What if the hokey pokey is what it's all about?"
When Tucson playwright Gavin Kayner saw this question posed on a bumper sticker, it intrigued and, as it turns out, inspired him.
The outcome is Hokey Pokey, a play that will take the stage for the first time this weekend. It's publicized as a joint venture between Old Pueblo Playwrights, a writers' group Kayner has participated in for years, and Piquant Plays Productions, a loosely configured entity organizing the effort to get the play staged.
"We've only done one other play of mine—Thumbs. It's not really a formal organization, but we trot it out when my wife, Norma, and a couple of other close compadres want to put a show up," Kayner says.
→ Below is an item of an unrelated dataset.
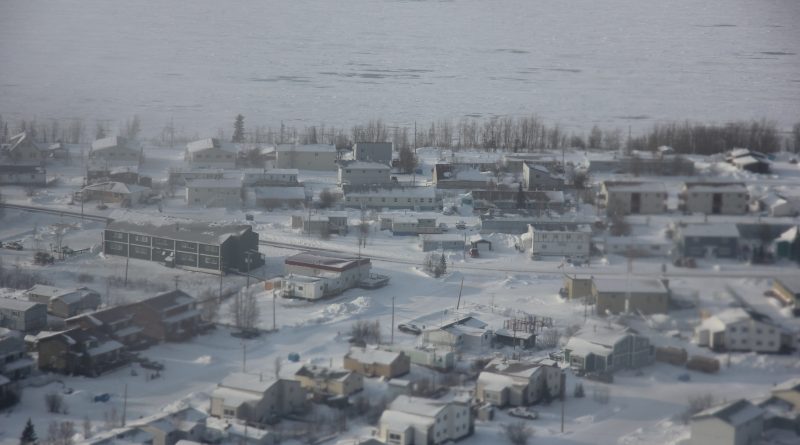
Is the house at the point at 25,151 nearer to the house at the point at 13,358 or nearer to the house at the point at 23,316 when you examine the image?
the house at the point at 23,316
So up goes Hokey Pokey. Kayner describes it as an experiment in melding traditional narrative theater with elements of absurdist theater. Its setting is an institution, and it involves four characters: a clown who isn't funny, a writer who doesn't write, a black magician who wants his magic to transform him into a white person, and a con artist selling an elixir that cures everything from "hemorrhoids to headaches." Each resident is assigned a day on which it is his job to turn on the television. On this particular day, the designated resident has not fulfilled his duty, so in the world of these four, the TV cannot be turned on. There are no distractions; the four must interact with each other.
"I knew it was going to address the point of view that life exists simply because it can, and is therefore essentially absurd," Kayner says. "The characters needed to be larger than life, in conflict with themselves and those in their world, and trapped in dire circumstances."
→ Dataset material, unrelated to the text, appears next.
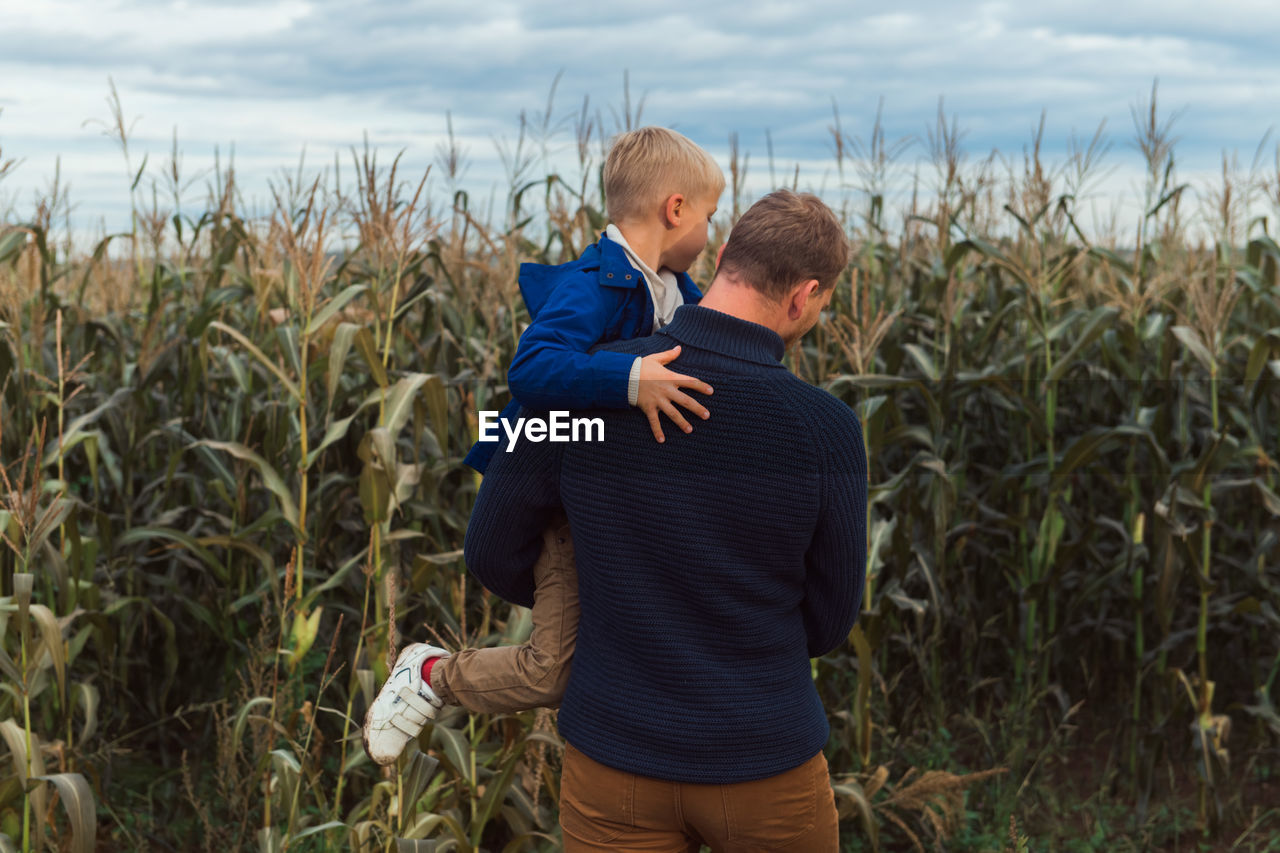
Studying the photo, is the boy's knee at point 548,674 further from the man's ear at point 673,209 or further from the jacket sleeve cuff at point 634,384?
the man's ear at point 673,209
And how is that melding thing going? "In some ways, (the narrative and the absurd) are not that far apart. But I think we've had to tamp down the absurd aspect," Kayner says. "That can really run away with you."
Kayner says Hokey Pokey has been embraced by the cast. "The actors are totally excited and invested and working really hard."
Says Nicholas Salyer, who plays Roget, the writer, "A brand-new play fresh off the page ... is an incredibly fulfilling experience for all participants of live theater. It's simply never been done. Designers, director and players all have this one-of-a-kind opportunity to create a brave new universe."
Otto, the not-so-funny clown, is played by Jacob Brown, who is proud to be a part of something "both original and thought-provoking. ... I love working with Gavin, because I know what he wants, and I try to give him more than what he expects."
Kayner has had a respectable degree of success as a playwright, which is his second career. He was an elementary-school teacher for years, and was named a Fulbright teacher twice.
"The day after I retired, I was writing my first play," he says. That was Thumbs, in which a despairing young man cuts off one of his thumbs "in protest against the ability to ask questions to which there are no answers," Kayner says. It was a finalist for the Long Beach Playhouse new-play prize, a finalist for a National Arts Club Award and a semifinalist for the Julie Harris Playwright Awards. Piquant Plays Productions staged it here in 2005.
Not a bad start. Kayner has had numerous plays recognized in national playwriting contests. Noche de los Muertos was honored by several groups and won third place in the Latino/Chicano Literary Prize contest at the University of California at Irvine. It was given a full production by Beowulf Alley Theatre here in 2008.
More recently, The Language of Flowers, which had been workshopped as a part of Beowulf Alley's Page on the Stage program, was a finalist in the Long Beach Playhouse new play prize in 2010, and it was given a full production there in 2011.
That experience was one of the most exhilarating for Kayner. Several reviewers offered effusive praise. Said Long Beach drama critic Cecilia Fannon: "Clearly, Kayner ... can write beautifully and limn characters with complexity." And Eric Marchese, theater critic for the Orange County Register and Backstage, said, "The Language of Flowers is an eminently satisfying work from both an intellectual and an emotional point of view." Invited reviewers also provided three- to four-page written critiques, which Kayner has found invaluable.
So what constitutes success for Kayner?
"I believe success, at bottom, is beginning with a blank computer screen—with the cursor blinking away—and finishing 98 pages later with a fully developed script that is cogent, cohesive and comprehensible. Everything else—praise, prizes, productions—are icing on the proverbial cake. Of course, the icing is what holds the cake together and makes it especially delectable. Since I have written, apparently, several plays that work on the stage, now I'm looking forward to more of the icing. Dark chocolate."
Kayner is pretty sure he and the Hokey Pokey gang are serving up some tasty cake. "I really think that this is a new, different kind of experience," Kayner says. "I think it's a type of theater we haven't seen in a while. It's rich, visceral. When theater is right, there's nothing like it."